## TEXTO DE ORIGEN
━━━━━━━━━━━━━━━━

He aquí entonces al hombre comprendido en ese discurso que desde antes de su llegada al mundo determina su rol en el drama que dará su sentido a su palabra 5. La línea más corta, si es verdad que en dialéctica la recta lo sea también, para trazar el camino que nos debe llevar, de la función de vocablo en el lenguaje, al nivel del sujeto de la palabra.
Muchos otros, sin embargo, nos ofrecen sus curvas paralelas <expresadas> en este lenguaje amoroso a las cadenas enruladas de ese campo de lenguaje donde se puede ver que la captura de lo real en su secuencia no es siempre sino la consecuencia de una envoltura por parte del orden simbólico.
Demostrarlo sería recorrerlas. Indiquemos sin embargo un momento privilegiado de ese recorrido que nos haría olvidar aquel <otro momento> que acabamos de devolver a la cadena de las causas la dirección del universo, si solamente recordáramos que era él su antecedente necesario.
Para que la decisión entre verdadero y falso se liberara de la ordalía -hace largo tiempo única prueba para oponer a lo absoluto de la palabra- fue necesario, en efecto, que los juegos del ágora, en el curso de la obra en que se da "un sentido más puro" a las palabras que enfrentan tribus, dedujeran las reglas de la justa dialéctica por las que "tener razón" implica siempre que la razón sea otorgada por el adversario.
Sin duda he aquí un momento de la historia, milagro si se quiere, que vale un homenaje eterno a los siglos de Grecia a la que lo debemos. Pero estaríamos equivocados al hipostasiar en ese momento la génesis de un progreso inmanente. Porque además de arrastrar tras de sí tanto bizantinismo que se situaría mal en tal progreso, por poco dignos que sean del olvido, nosotros no podríamos hacer del fin aunque se lo supusiera en un causalismo acabado- una etapa tan decisiva como para que ella reenvíe siempre a los otros a un pasado absoluto.
Y hagan el esfuerzo, se los suplico, de abrir los ojos ante aquéllo que a manera de brujería se pasea por vuestra puerta, si la razón de mi discurso no tiene la fortuna de convencerlos.
Es que por las ligazones del orden simbólico, es decir por el campo de lenguaje que constituye aquí nuestro propósito, todo está siempre allí.
He allí lo que les es necesario retener, si quieren comprender el cuestionamiento formal por Freud a todo dato en favor de una tendencia al progreso en la naturaleza humana. Toma de posición categórica, aunque se la desatienda en detrimento de la economía de la doctrina de Freud, sin duda en razón del poco de seriedad al que nos tienen habituados en esta materia nuestros pensadores diplomados, Bergson incluido -del eco que ella parece producir en un pensamiento reaccionario devenido lugar común- de la comodidad que tanto nos detiene de extraer al pie de la letra freudiana el sentido que podemos estar seguros, sin embargo, de encontrar allí siempre.

━━━━━━━━━━━━━━━━

## CONSIGNA
Prosiga el texto anterior sobre la palabra y el orden simbólico, empezando justo después de su última oración.

## REGISTROS DE DATOS
━━━━━━━━━━━━━━━━

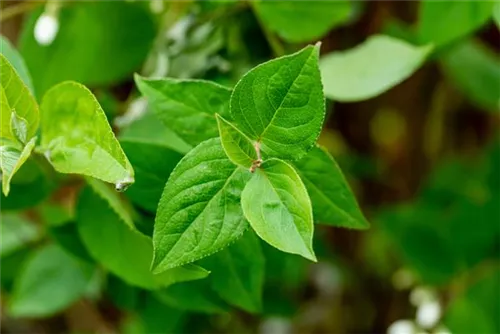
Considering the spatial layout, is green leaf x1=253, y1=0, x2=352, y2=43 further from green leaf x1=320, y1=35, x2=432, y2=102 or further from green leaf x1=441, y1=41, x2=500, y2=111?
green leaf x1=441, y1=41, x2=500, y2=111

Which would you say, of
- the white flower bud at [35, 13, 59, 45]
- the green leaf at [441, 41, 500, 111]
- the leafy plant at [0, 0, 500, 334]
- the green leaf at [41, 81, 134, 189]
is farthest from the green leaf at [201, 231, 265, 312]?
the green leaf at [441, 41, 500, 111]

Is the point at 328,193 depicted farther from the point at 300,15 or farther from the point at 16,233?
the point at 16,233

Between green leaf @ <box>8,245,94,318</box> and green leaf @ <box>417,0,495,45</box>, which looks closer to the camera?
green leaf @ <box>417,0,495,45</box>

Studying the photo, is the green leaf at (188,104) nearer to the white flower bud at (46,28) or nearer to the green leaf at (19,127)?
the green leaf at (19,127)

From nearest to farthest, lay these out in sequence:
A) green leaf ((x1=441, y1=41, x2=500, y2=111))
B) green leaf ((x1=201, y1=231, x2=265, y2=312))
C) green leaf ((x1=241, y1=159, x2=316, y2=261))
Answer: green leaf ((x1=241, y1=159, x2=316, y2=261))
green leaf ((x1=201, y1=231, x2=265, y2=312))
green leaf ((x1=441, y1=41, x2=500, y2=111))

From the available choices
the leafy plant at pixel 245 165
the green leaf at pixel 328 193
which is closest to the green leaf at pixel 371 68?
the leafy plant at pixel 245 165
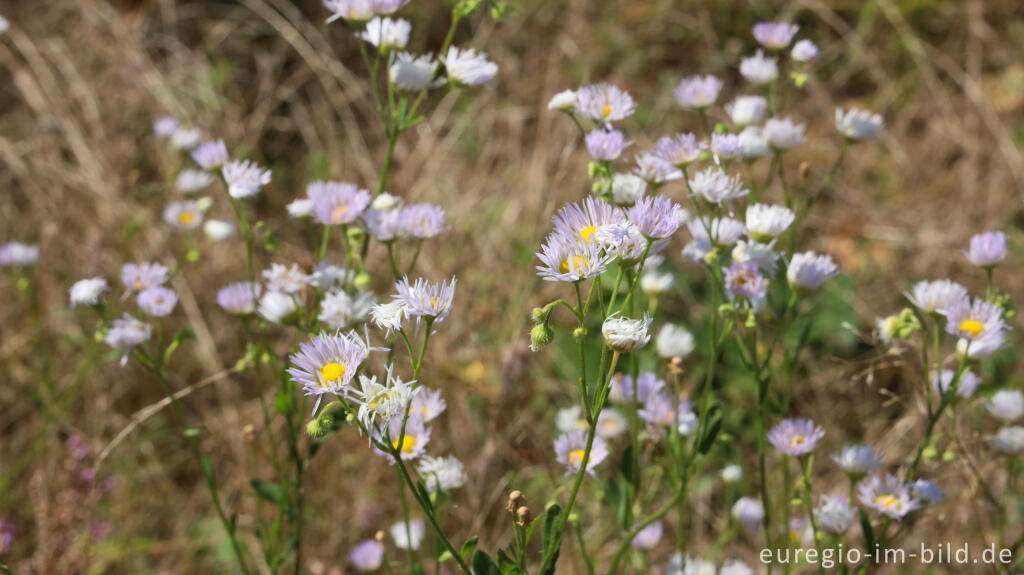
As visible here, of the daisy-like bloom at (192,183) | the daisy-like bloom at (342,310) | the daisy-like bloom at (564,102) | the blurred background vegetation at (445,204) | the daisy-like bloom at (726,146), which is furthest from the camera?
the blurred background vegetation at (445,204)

━━━━━━━━━━━━━━━━

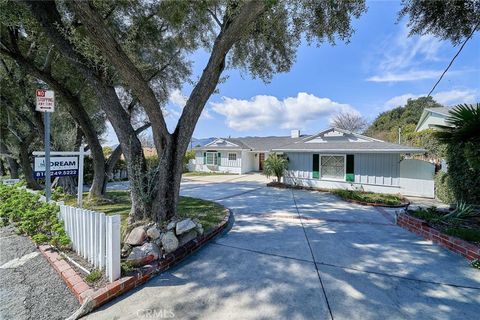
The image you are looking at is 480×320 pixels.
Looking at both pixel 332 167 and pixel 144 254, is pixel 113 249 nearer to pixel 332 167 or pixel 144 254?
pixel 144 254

━━━━━━━━━━━━━━━━

## RESPUESTA
¿No puede uno, en efecto, preguntarse fiándose de ese veredicto de Freud en su apogeo- si él <Freud> no descalifica la sorpresa que doce años marcaba respecto del "hombre de los lobos" por la aptitud tan manifiesta en ese neurótico de mantener sus concepciones sexuales y sus actititudes objetales precedentes mezcladas con las nuevas que había logrado adquirir; y <no puede uno, en efecto, preguntarse si Freud> desde el comienzo no se demoró en la hipótesis de un trazo de constitución en ese caso más de lo que admitía la vía en la que ya su sentido de lo simbólico lo comprometía para comprenderlo?
Porque, bien entendido, no es a cierta confusa Völkerpsychologie, sino al orden que nosotros evocamos aquí que él se refería en verdad al relacionar desde el inicio ese fenómeno neurótico con el hecho histórico -convocado a su atención por su gusto erudito del antiguo Egipto- de la coexistencia, en las diversas épocas de su Antigüedad, de teologías relevantes de edades bien diferentes de lo que se llama -más o menos propiamente- la conciencia religiosa.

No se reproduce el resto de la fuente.